The first component and often the most important one in being able to truly love your partner is to:

  • enjoy being with them exactly as they are
  • be with them and for them whatever they may be experiencing
  • engage in and facilitating their growth and development so that they can fulfill their potential
  • be curious about and have a  life long interest in the purpose of life for your partner
  • join and explore joint life projects together, supporting, encouraging and being glad for one and others growth and success

 

Matt was brought up in a home where his mother idealized her youngest son, making Matt fight to get attention and feel loved. So for him he had to perform in order to get loved in a way that felt satisfying to him. His parents focused all their attention on the family, had few friends and socialized rarely. So for Matt, love = doing and being only with family. He wasn’t encouraged to be his own person, or to fulfill himself for his own fulfillment. Everything he did was for his parents, in order to get their love and attention. His parents didn’t have the true capacity to love, and Matt wasn’t aware that he was missing the capacity to love.

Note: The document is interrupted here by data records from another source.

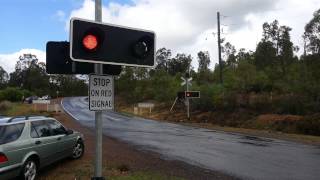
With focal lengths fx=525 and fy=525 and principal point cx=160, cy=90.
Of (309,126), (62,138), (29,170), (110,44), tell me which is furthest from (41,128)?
(309,126)

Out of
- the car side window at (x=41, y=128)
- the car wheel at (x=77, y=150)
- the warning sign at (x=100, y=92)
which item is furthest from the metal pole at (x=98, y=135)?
the car wheel at (x=77, y=150)

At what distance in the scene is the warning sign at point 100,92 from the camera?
7242 millimetres

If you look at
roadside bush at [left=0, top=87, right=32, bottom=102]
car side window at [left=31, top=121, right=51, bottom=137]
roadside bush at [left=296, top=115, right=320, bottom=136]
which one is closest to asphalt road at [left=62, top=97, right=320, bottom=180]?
car side window at [left=31, top=121, right=51, bottom=137]

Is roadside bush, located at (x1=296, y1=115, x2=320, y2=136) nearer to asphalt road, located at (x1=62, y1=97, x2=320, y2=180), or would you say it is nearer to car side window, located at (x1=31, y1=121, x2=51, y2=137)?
asphalt road, located at (x1=62, y1=97, x2=320, y2=180)

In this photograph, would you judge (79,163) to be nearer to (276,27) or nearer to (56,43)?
(56,43)

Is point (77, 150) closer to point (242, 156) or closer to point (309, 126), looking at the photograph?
point (242, 156)

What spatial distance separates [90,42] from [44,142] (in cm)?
610

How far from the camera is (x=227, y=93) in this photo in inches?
1913

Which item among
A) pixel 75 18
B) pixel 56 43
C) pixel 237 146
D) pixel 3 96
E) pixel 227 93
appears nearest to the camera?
pixel 75 18

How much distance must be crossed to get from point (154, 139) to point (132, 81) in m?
61.9

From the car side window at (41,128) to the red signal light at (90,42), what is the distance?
5.79 m

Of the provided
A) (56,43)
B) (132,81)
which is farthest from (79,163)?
(132,81)

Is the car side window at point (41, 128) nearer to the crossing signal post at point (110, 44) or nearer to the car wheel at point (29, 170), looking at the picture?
the car wheel at point (29, 170)

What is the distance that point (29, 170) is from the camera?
36.3ft
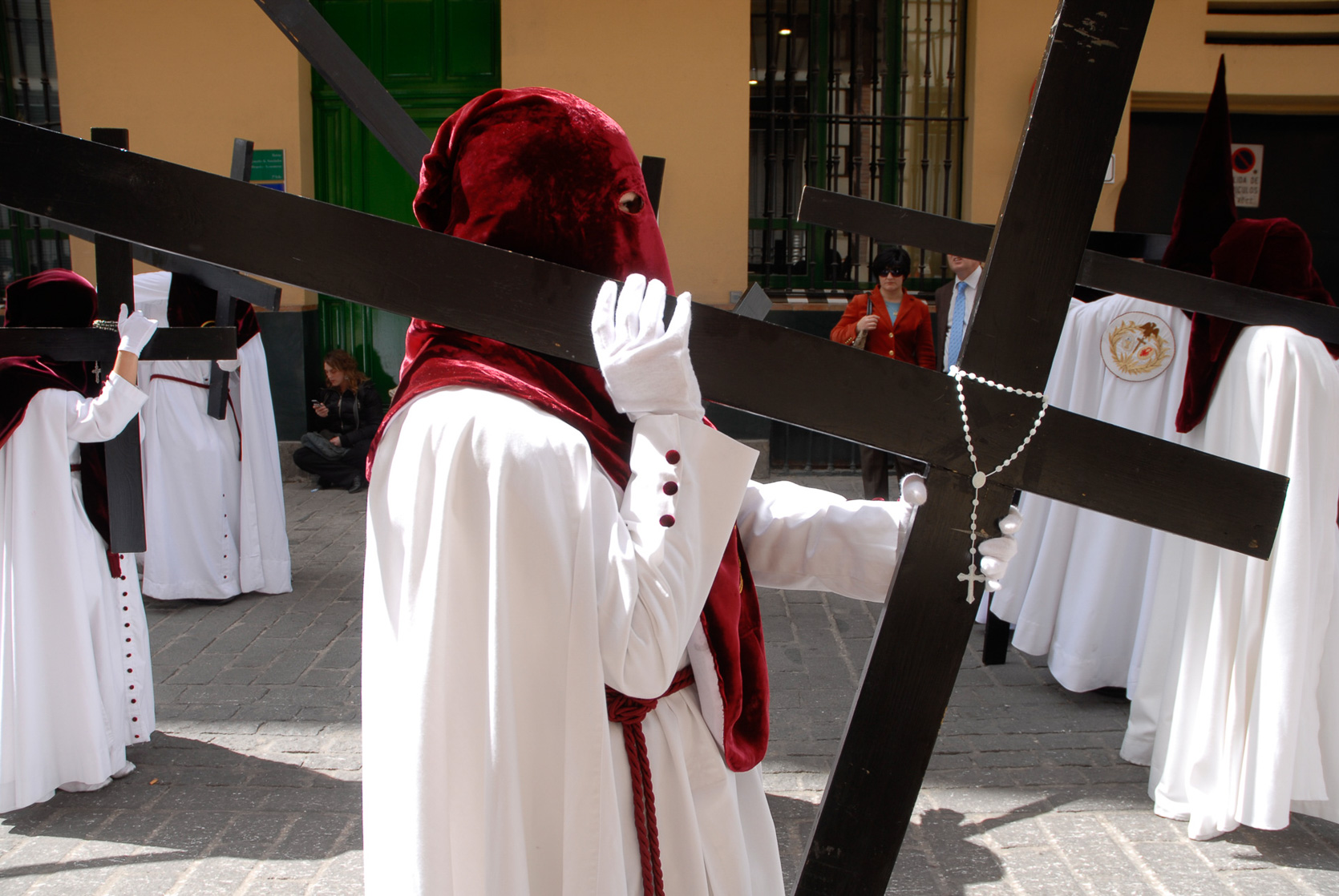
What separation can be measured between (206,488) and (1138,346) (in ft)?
15.6

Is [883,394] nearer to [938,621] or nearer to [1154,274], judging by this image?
[938,621]

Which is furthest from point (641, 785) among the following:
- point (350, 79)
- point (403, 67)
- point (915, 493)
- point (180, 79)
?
point (180, 79)

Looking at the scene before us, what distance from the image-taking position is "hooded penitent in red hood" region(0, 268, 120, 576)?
3.52m

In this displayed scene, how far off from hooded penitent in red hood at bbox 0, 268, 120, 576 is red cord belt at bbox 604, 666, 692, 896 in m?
3.03

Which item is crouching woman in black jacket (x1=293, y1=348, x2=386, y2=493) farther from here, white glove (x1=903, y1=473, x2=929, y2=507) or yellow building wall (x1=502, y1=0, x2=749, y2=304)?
white glove (x1=903, y1=473, x2=929, y2=507)

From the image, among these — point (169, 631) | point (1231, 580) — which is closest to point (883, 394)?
point (1231, 580)

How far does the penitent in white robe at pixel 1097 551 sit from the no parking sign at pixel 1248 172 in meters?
5.19

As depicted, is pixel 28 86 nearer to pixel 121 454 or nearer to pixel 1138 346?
pixel 121 454

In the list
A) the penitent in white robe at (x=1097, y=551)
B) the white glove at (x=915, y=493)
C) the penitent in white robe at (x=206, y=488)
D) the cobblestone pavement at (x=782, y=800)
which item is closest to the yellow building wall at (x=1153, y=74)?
the penitent in white robe at (x=1097, y=551)

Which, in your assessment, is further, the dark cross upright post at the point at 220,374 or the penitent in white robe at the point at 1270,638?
the dark cross upright post at the point at 220,374

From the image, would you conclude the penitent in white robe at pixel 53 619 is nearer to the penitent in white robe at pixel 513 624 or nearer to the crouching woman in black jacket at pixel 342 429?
the penitent in white robe at pixel 513 624

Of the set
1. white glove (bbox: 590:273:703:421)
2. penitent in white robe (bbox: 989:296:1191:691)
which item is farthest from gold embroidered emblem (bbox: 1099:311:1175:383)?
white glove (bbox: 590:273:703:421)

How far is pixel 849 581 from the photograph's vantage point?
1.73 m

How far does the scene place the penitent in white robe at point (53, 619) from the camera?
3.42 m
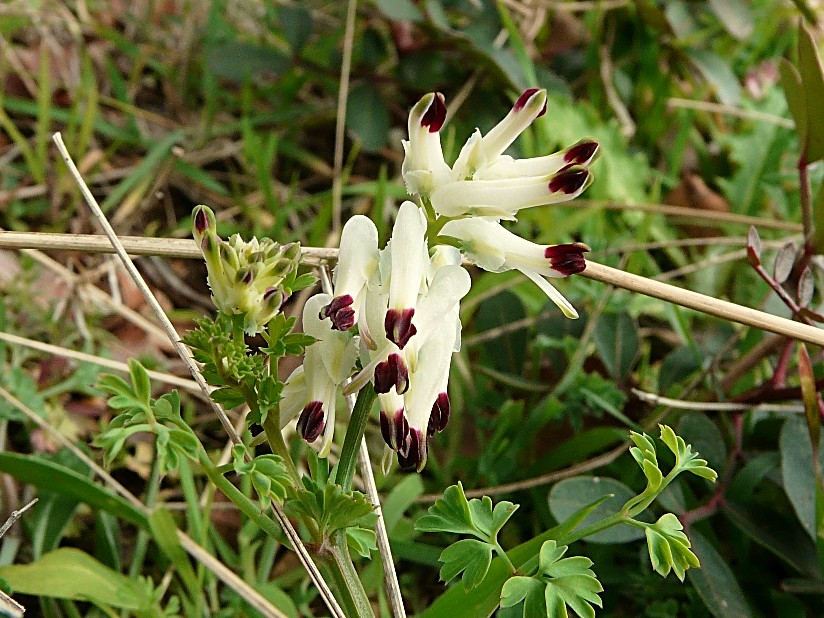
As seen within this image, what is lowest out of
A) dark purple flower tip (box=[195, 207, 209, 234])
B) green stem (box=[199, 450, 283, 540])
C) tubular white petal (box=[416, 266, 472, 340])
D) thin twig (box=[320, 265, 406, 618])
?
thin twig (box=[320, 265, 406, 618])

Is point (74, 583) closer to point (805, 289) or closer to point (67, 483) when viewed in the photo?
point (67, 483)

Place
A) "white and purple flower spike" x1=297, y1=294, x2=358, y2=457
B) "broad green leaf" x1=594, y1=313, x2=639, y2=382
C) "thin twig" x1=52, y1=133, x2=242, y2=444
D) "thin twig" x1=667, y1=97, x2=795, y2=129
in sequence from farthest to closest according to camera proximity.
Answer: "thin twig" x1=667, y1=97, x2=795, y2=129 → "broad green leaf" x1=594, y1=313, x2=639, y2=382 → "thin twig" x1=52, y1=133, x2=242, y2=444 → "white and purple flower spike" x1=297, y1=294, x2=358, y2=457

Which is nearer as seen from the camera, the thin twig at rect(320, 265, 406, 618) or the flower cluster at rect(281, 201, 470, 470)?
the flower cluster at rect(281, 201, 470, 470)

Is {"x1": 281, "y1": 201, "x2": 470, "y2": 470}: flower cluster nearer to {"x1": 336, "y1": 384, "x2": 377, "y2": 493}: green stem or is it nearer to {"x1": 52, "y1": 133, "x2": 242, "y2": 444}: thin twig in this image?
{"x1": 336, "y1": 384, "x2": 377, "y2": 493}: green stem

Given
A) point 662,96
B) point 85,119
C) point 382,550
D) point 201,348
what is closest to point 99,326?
point 85,119

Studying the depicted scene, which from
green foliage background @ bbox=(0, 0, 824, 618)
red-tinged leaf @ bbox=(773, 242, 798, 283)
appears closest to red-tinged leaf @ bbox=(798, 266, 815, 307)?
red-tinged leaf @ bbox=(773, 242, 798, 283)

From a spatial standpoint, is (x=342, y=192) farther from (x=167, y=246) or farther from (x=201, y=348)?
(x=201, y=348)
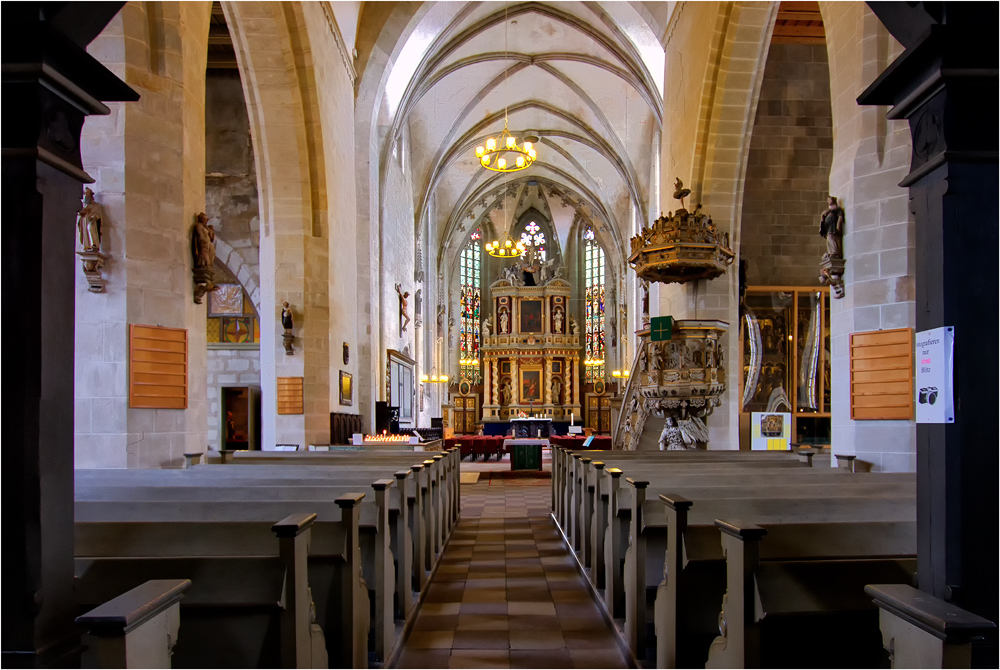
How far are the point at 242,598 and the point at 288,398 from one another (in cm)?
827

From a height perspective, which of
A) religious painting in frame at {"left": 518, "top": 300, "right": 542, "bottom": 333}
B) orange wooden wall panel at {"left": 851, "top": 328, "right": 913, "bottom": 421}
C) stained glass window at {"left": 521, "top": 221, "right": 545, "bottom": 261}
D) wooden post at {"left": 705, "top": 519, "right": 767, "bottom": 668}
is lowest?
wooden post at {"left": 705, "top": 519, "right": 767, "bottom": 668}

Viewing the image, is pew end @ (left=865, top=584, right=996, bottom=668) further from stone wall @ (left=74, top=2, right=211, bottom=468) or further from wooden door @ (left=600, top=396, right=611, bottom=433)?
wooden door @ (left=600, top=396, right=611, bottom=433)

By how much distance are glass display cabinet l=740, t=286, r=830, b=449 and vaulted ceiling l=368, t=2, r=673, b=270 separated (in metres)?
5.32

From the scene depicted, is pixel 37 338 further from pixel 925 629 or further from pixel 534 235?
pixel 534 235

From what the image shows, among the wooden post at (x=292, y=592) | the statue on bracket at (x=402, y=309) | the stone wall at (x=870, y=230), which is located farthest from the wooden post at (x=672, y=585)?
the statue on bracket at (x=402, y=309)

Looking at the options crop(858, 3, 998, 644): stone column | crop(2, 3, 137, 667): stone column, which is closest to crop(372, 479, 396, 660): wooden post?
crop(2, 3, 137, 667): stone column

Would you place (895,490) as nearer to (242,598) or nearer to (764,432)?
(242,598)

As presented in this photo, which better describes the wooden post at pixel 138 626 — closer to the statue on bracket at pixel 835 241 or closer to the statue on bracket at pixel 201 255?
the statue on bracket at pixel 201 255

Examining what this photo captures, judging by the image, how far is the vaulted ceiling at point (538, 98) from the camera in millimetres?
15734

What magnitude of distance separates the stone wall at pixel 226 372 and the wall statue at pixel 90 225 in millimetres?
8523

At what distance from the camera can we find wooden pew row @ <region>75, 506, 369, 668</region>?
246cm

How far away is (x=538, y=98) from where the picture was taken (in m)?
22.3

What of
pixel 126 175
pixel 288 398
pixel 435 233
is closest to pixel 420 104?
pixel 435 233

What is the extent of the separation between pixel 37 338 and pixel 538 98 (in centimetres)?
2155
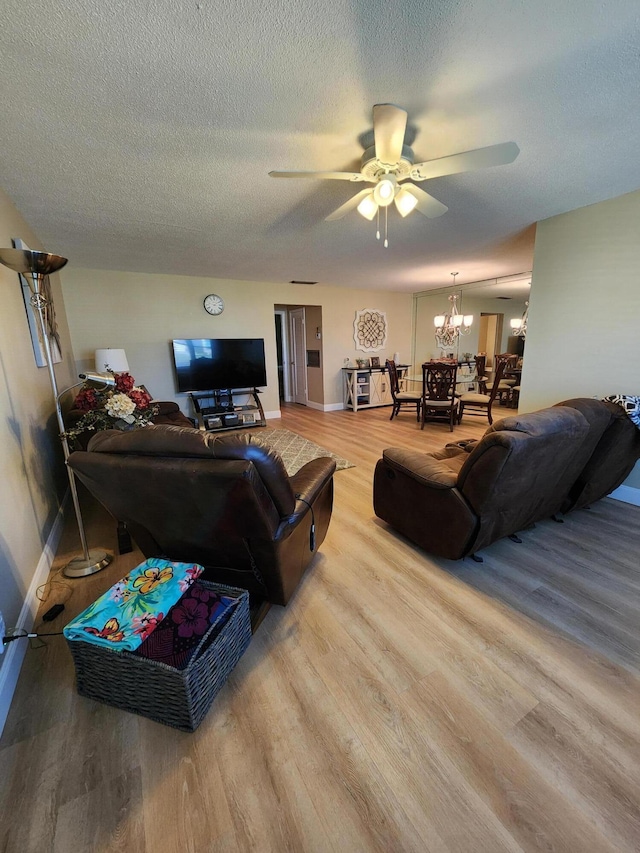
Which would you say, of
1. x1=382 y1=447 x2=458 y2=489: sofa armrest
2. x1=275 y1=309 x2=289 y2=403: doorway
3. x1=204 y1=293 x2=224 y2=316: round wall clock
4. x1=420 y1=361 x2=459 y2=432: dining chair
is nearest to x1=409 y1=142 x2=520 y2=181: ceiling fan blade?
x1=382 y1=447 x2=458 y2=489: sofa armrest

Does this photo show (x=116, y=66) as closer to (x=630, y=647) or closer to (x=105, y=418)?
(x=105, y=418)

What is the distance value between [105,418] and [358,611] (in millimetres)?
1922

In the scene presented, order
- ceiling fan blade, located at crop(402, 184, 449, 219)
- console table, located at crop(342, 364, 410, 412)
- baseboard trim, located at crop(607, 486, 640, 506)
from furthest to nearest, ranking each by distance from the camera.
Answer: console table, located at crop(342, 364, 410, 412), baseboard trim, located at crop(607, 486, 640, 506), ceiling fan blade, located at crop(402, 184, 449, 219)

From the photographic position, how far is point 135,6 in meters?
1.09

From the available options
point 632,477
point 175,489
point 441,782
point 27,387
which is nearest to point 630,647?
point 441,782

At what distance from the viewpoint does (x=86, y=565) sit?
204cm

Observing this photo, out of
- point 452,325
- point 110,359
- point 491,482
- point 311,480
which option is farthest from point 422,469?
point 452,325

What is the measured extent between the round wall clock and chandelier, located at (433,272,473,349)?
400 cm

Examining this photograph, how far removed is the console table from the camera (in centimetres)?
657

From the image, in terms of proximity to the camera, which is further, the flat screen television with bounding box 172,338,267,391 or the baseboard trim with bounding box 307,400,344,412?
the baseboard trim with bounding box 307,400,344,412

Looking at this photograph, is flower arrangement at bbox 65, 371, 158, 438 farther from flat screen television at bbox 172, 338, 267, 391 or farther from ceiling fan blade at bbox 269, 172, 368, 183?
flat screen television at bbox 172, 338, 267, 391

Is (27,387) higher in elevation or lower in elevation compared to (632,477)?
higher

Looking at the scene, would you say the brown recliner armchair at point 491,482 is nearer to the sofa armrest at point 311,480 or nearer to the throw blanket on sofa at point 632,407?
the throw blanket on sofa at point 632,407

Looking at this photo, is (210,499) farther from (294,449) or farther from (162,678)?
(294,449)
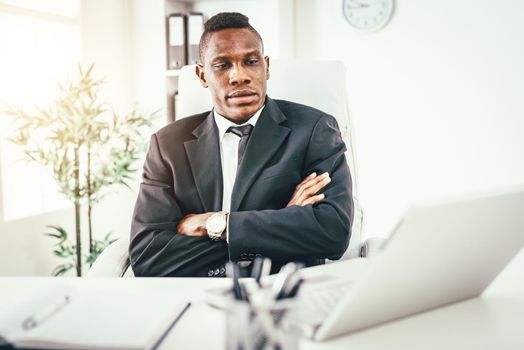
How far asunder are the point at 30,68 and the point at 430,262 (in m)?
2.51

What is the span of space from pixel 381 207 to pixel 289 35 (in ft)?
3.73

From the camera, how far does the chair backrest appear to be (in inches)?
69.2

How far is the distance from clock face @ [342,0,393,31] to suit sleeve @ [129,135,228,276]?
1973 millimetres

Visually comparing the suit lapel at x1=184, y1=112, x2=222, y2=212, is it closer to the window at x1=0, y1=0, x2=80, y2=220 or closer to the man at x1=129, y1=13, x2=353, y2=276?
the man at x1=129, y1=13, x2=353, y2=276

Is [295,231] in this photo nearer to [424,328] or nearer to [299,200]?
[299,200]

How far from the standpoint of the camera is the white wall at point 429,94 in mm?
2834

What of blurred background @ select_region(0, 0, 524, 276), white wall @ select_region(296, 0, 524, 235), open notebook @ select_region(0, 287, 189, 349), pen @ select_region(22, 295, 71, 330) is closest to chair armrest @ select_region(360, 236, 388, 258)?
open notebook @ select_region(0, 287, 189, 349)

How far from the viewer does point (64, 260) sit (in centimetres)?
286

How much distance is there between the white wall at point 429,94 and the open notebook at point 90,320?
2.25 m

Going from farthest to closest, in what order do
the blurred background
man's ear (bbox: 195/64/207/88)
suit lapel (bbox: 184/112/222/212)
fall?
the blurred background → man's ear (bbox: 195/64/207/88) → suit lapel (bbox: 184/112/222/212)

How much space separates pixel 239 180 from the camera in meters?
1.52

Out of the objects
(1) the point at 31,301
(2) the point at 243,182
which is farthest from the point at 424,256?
(2) the point at 243,182

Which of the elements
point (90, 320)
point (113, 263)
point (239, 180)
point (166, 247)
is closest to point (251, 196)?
point (239, 180)

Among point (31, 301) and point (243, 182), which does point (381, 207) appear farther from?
point (31, 301)
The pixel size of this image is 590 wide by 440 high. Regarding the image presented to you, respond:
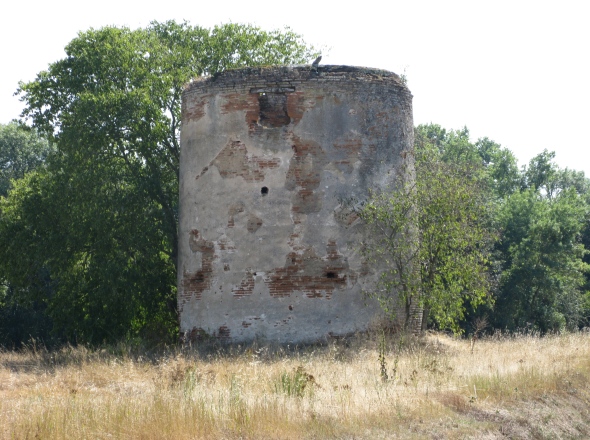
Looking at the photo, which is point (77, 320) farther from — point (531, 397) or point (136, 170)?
point (531, 397)

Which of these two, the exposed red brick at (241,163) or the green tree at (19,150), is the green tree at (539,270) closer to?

When he met Jackie it was like a release from jail. Jackie fawned over him, making him feel so special that it made up for all the disappointment of his earlier life. He didn’t have to work to get attention and love. It was freely and profusely given without condition. Or so it seemed. He was on cloud nine, married Jackie and for a short time he had everything he wanted.

But soon, Matt became uneasy. Jackie stopped focusing all her attention on him. She started attending to her career and when he was away on business trips, she developed friendships and a social life that threatened him when he was home. Jackie had grown as a human being, attending to parts of her that she had previously ignored in order to have a secure relationship with Matt. After all, her mother and father had a strange and distant relationship, which she had felt obliged to maintain. To Matt however, her growth and development meant losing his treasured prize of exclusive attention. Matt didn’t have the capacity to truly love that involved being glad for Jackie’s growth. Instead of enjoying it with her, he saw it as a betrayal.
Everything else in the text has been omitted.